The witness was thereupon sworn.
Signed: Schweinitz. Signed: Lips.
C. App. 51.
Present:
President of the Court, Schweinitz.
Secretary, Lips.
Neufchâtel, February 18th, 1915.
In the matter for inquiry concerning the events in Dinant, there appeared as witness Staff-Surgeon Dr. Petrenz who, after the importance of the oath had been pointed out to him, was examined as follows:
My name is Max Georg Hand Petrenz. I am 36 years old; Roman Catholic; by profession Dr. med., Staff-Surgeon with the Commander of the Train, XIIth Army Corps.

**Entries supplied:**
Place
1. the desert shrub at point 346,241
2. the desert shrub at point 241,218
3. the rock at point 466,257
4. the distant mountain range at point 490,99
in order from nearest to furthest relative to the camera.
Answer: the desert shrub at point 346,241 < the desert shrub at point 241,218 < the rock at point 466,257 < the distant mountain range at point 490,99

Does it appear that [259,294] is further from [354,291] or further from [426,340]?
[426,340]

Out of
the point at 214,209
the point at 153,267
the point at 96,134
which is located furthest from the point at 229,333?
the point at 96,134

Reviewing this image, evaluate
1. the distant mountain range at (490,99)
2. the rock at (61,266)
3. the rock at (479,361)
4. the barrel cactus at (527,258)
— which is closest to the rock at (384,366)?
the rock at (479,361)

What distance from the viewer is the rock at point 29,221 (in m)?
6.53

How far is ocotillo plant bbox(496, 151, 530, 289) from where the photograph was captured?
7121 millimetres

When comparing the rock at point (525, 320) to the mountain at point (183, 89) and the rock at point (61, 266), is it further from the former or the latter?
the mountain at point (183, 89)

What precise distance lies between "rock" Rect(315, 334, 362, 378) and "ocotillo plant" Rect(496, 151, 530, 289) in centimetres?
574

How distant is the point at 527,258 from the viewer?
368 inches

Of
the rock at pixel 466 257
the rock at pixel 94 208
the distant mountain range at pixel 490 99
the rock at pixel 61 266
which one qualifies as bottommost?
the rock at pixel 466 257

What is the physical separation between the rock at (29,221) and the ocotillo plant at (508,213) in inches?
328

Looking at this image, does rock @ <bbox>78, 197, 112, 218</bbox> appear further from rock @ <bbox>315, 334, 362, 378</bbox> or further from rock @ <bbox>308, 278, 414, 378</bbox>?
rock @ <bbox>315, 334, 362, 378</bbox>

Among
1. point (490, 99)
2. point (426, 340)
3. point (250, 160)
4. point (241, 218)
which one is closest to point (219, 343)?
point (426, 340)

**Exercise description:**
Continue the Dinant inquiry record from the point it reaches at the end, following the statement in which Staff-Surgeon Petrenz gives his name, age, religion and profession.

**Answer for this exercise:**
Questioned on the subject of his examination, he stated the following:
On August 21st and 22nd, 1914, I was in Taviet; on August 23rd the mounted echelon of the General Command started off and reached the Meuse at Les Rivages towards 10 o'clock in the evening. As I learned, the village of Sorinnes had been cleared on August 22nd of all the men and suspicious characters by our troops. When I came to Sorinnes early on the 23rd August I saw a burning house surrounded by our troops. I learned that passing hussars had been fired on from the house, that the house had been searched for the marksmen without result, and that in order to smoke them out of their hiding-places the house had been set on fire. I related this when I had ridden back again to Taviet, to my billet-landlady, a woman of the middle class. She gave it as her opinion that they were certainly, some of them, once more from Dinant. She related further, that suspicious characters had been sent out from Dinant to the surrounding districts; if these did anything to the German troops, the blame was put upon the inhabitants. I gathered from her words that the resistance to the German troops was directly organised in Dinant.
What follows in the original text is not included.